C'est, dès la fin septembre, Robert Voorhamme, chef de file du parti socialiste à Anvers, par ailleurs partisan de la scission de la Sécu. Dénonçant l'échec des politiques d'intégration, Voorhamme en rejette la faute sur les immigrés et leur « culture ».

Louis Tobback, figure de proue du SP.A, a jugé que ce n'est par hasard si cette sommation vient d'Anvers. Le SP.A cherche à y récupérer les innombrables voix qu'il a perdues au profit du Vlaams Blok. Il amorce ainsi une surenchère électorale qui ne peut que profiter à son rival néofasciste, déjà fort de 30 % des suffrages anversois.

Surenchère électorale

Le VLD a repris la balle au bond. Son président, Karel De Gucht, veut obliger les allochtones à suivre des cours de néerlandais... Sous peine de leur retirer leur allocation de chômage s'ils ne s'inscrivent pas à ces cours, ou s'ils les sèchent.

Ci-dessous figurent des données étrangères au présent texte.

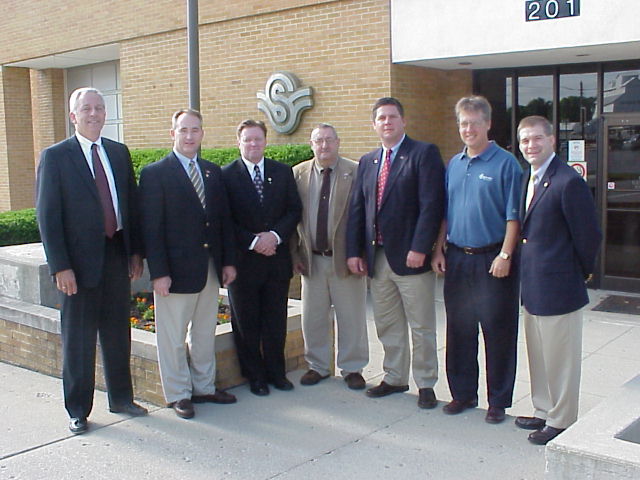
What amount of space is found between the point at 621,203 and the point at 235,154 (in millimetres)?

La Flandre va-t-elle sanctionner le délit de non-intégration ?

Le débat s'est ouvert hier au Parlement flamand. Les députés examinent le projet rédigé par la ministre Agalev du Bien-Etre, Mieke Vogels, et approuvé par le gouvernement flamand. Ce projet prévoit d'offrir aux nouveaux arrivants, demandeurs d'asile reconnus ou étrangers venus dans le cadre du regroupement familial, un « trajet de citoyenneté » : cours de néerlandais (120 à 180 heures), introduction aux institutions du pays, au marché du travail, aux possibilités d'études. Les communes aiguilleraient les étrangers vers ce trajet, et décerneraient des brevets.

Ce trajet sera-t-il obligatoire ? C'est au Parlement de trancher. Agalev et le SP.A se sont élevés contre la perspective de sanctions. Ils brandissent l'argument d'une offre de cours totalement insuffisante, évoquant les longues listes d'attente. Chez Agalev, on dit : La Flandre consacre 9 millions d'euros à l'intégration ; tant que nous ne montons pas ce budget à 39 millions d'euros, ce n'est pas la peine de parler de sanctions.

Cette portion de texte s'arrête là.